— begin —

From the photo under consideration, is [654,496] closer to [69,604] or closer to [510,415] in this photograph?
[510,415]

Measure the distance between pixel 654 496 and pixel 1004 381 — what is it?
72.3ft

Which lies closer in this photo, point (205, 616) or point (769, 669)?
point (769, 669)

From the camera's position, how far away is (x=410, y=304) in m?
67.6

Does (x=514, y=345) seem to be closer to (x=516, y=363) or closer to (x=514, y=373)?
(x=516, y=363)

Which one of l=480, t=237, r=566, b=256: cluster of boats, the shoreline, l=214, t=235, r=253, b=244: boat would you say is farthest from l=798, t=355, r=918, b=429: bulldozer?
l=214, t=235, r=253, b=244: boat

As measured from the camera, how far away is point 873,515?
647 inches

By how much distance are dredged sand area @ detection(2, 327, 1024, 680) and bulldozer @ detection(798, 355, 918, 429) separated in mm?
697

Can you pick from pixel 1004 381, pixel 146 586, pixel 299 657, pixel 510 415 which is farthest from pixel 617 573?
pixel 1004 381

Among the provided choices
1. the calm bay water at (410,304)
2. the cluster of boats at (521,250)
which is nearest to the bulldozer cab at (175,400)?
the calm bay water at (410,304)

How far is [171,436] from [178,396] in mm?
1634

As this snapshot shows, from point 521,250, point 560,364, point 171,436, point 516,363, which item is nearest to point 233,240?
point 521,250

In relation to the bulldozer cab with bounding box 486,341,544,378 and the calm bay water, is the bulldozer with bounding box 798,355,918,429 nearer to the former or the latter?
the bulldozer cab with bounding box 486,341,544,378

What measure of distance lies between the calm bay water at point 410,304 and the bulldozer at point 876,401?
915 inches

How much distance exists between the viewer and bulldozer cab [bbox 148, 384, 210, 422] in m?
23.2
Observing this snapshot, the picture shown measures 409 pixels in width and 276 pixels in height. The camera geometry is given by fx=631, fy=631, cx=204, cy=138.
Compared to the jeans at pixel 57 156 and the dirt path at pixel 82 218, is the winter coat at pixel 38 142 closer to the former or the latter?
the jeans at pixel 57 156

— end —

▸ **Work to complete**: Copy out every one of the records above word for word, with nothing changed.

▸ **Written reply**:
From the photo under consideration, is [654,496] closer to [69,604] or closer to [510,415] in this photograph?
[510,415]

Measure the distance between pixel 654 496 and pixel 1004 381 — what is it?
72.3ft

Which lies closer in this photo, point (205, 616) or point (769, 669)?
point (769, 669)

From the camera's position, how far away is (x=410, y=304) in m?
67.6

Does (x=514, y=345) seem to be closer to (x=516, y=363) or closer to (x=514, y=373)?
(x=516, y=363)

Which one of l=480, t=237, r=566, b=256: cluster of boats, the shoreline, l=214, t=235, r=253, b=244: boat would you say is farthest from l=798, t=355, r=918, b=429: bulldozer?
l=214, t=235, r=253, b=244: boat

As measured from the camera, how far away is point 873,515?
647 inches

By how much distance are dredged sand area @ detection(2, 327, 1024, 680) and bulldozer @ detection(798, 355, 918, 429) separated in mm?
697

Can you pick from pixel 1004 381, pixel 146 586, pixel 299 657, pixel 510 415 which is farthest from pixel 617 573?
pixel 1004 381

Among the provided choices
1. the calm bay water at (410,304)
2. the cluster of boats at (521,250)
which is nearest to the bulldozer cab at (175,400)?
the calm bay water at (410,304)

How far is [171,436] from [178,396] in mm?
1634

As this snapshot shows, from point 521,250, point 560,364, point 171,436, point 516,363, which item is nearest to point 233,240?
point 521,250

In relation to the bulldozer cab with bounding box 486,341,544,378 and the calm bay water, is the bulldozer with bounding box 798,355,918,429 nearer to the former or the latter?
the bulldozer cab with bounding box 486,341,544,378

What measure of distance lies between the calm bay water at point 410,304 and the bulldozer at point 876,401?
915 inches

How much distance exists between the viewer and bulldozer cab [bbox 148, 384, 210, 422] in m?
23.2
Observing this snapshot, the picture shown measures 409 pixels in width and 276 pixels in height. The camera geometry is given by fx=631, fy=631, cx=204, cy=138.
Compared to the jeans at pixel 57 156 and the dirt path at pixel 82 218, is the winter coat at pixel 38 142 closer to the former or the latter?
the jeans at pixel 57 156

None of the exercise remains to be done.